September 8, 2010
BECAUSE IF WE ARE ALONE...:
Radio Silence: Still Searching for Wisdom in the Sky (Regis Nicoll, Salvo)
Early on, SETI was viewed by mainstream scientists in much the same light as they saw UFOlogy. But that attitude has been changing in recent decades, as researchers have increasingly wrestled with one of science’s most maddening mysteries: the origin of life.When Charles Darwin published his account of life’s diversity in 1859, he did not account for its origin; that is, he didn’t explain how matter “went live” in the chemical stew of early earth. His theory of evolution started with a simple, pre-existent life form, from which all the others descended. One hundred and fifty years hence, the origin of life remains one of nature’s most tightly held secrets.
Over the last few decades, discoveries about the complexity of life and about the host of delicately balanced conditions required to make it possible have led researchers to conclude that there are just two possibilities: Either (1) planet earth is a fluke of nature in a universe that is otherwise hostile to life; or (2) earth is only one of many life-friendly habitats in a universe brimming with life.

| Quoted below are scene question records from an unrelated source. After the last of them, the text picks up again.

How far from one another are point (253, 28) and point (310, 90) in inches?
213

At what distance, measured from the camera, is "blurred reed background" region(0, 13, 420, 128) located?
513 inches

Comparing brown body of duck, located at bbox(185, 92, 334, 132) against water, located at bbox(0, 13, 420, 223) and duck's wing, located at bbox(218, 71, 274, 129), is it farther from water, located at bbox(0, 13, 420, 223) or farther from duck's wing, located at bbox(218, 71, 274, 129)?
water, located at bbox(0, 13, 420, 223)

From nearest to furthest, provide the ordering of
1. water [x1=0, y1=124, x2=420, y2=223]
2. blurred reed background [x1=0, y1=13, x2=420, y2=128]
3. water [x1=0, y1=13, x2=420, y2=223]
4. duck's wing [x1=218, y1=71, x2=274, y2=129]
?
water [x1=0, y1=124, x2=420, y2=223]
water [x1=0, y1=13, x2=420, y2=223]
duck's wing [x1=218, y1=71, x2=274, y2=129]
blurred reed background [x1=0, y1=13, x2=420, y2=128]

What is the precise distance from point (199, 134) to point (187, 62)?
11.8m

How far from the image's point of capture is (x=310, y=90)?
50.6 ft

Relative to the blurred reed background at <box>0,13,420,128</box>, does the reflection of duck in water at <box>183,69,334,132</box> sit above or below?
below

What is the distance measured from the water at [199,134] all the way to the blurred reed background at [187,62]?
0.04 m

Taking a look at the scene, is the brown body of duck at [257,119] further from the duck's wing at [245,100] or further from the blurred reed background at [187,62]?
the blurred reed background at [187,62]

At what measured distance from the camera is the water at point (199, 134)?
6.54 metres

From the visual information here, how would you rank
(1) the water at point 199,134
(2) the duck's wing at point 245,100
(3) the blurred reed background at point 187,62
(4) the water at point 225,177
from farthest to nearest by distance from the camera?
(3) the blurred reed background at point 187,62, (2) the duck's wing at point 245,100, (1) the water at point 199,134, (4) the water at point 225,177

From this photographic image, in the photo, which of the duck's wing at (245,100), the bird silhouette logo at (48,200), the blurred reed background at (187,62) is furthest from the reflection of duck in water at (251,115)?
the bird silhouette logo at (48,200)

The problem for proponents of option 1 is that, in order to keep a Director off the set, the “fluke of nature” explanation needs a device to render it less fluky. Currently, the most popular of these is the “multiverse” theory, which posits an infinite number of cosmoses, which results in an infinite number of worlds, thus ensuring that every possible permutation of physical constants is actualized somewhere. But since such contrivances are frowned upon in respectable scientific circles, a growing number of researchers are plumping for the “life-friendly” cosmos. Astro-biologist Paul Davies is one.
Davies is a curious fellow. According to an April 2010 article in www.sciencemag.org, he believes there is a “deep life principle” embedded in the cosmos, making it intrinsically habitable. He believes this, not because there is any supporting evidence for it, but because he is “more comfortable” with this idea than with the alternative. At the same time, he acknowledges that SETI is nothing less than a search for “wisdom in the sky.”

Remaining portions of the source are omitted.